Exercise set:
1 - Reproduce a stretch of the CIF file thread word for word, beginning at "I also show" and stopping after "tested so far.".
2 - Resume the CIF file thread from its last line and write what comes next.

Source passage:
* begin *

Actually I was initially planning to provide the CIF files in the post, but I didn’t find how to attach files. I uploaded some CIFs in a google drive link google drive

I also show the header of one CIF below, not sure if the format is still strictly copied. This problem I think exists for all the ICSD cifs I tested so far.

#(C) 2019 by FIZ Karlsruhe - Leibniz Institute for Information Infrastructure.  All rights reserved.
_database_code_ICSD 2356
_audit_creation_date 1980-01-01
_audit_update_record 2012-08-01
_chemical_name_systematic 'Barium pentaoxodititanate'
_chemical_formula_structural 'Ba Ti2 O5'
_chemical_formula_sum 'Ba1 O5 Ti2'
_chemical_name_structure_type V2GaO5
_exptl_crystal_density_diffrn 5.13
_publ_section_title 'Refinement of barium dititanate'

Acta Crystallographica, Section B: Structural Crystallography and Crystal
; 1974 30 2894 2896 ACBCAR
'Tillmanns, E.'

Ok, thanks! I’ll look into it.

* end *

Dataset content:
* begin *

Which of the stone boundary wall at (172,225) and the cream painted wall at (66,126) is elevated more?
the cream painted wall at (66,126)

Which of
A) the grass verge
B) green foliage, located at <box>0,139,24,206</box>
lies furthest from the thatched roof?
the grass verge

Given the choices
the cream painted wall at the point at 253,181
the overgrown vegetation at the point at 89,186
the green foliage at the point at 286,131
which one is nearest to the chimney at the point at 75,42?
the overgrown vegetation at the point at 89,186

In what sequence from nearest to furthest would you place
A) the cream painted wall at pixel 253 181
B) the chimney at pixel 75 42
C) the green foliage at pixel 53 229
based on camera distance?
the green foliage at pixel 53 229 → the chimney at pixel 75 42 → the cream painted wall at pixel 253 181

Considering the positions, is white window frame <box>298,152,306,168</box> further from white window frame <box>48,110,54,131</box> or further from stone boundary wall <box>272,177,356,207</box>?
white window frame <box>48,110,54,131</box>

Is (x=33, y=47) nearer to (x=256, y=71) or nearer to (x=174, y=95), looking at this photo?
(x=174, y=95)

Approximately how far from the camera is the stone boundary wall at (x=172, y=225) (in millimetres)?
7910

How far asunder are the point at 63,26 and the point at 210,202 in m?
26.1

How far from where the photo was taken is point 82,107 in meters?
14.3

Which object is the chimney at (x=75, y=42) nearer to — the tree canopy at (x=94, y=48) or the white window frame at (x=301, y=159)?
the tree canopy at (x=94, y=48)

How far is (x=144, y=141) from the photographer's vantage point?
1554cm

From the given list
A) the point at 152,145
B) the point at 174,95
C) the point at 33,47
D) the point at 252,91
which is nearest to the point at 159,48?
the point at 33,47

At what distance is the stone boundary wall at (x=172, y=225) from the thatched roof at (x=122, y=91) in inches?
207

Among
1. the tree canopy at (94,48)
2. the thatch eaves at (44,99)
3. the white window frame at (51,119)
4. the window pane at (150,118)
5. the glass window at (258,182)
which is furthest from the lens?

* end *

Responses by task:
1 -
I also show the header of one CIF below, not sure if the format is still strictly copied. This problem I think exists for all the ICSD cifs I tested so far.

2 -
@roadtripper Try deleting the first line of every cif file (it contains the copyright symbol, which I think causes the issue).

I tried but still doesn’t work

If delete the first line, same errorlog

#(C) 2019 by FIZ Karlsruhe - Leibniz Institute for Information Infrastructure. All rights reserved.

If continue deleting the first two lines, parser.get_bibtex_string() will give empty output.

#(C) 2019 by FIZ Karlsruhe - Leibniz Institute for Information Infrastructure.  All rights reserved.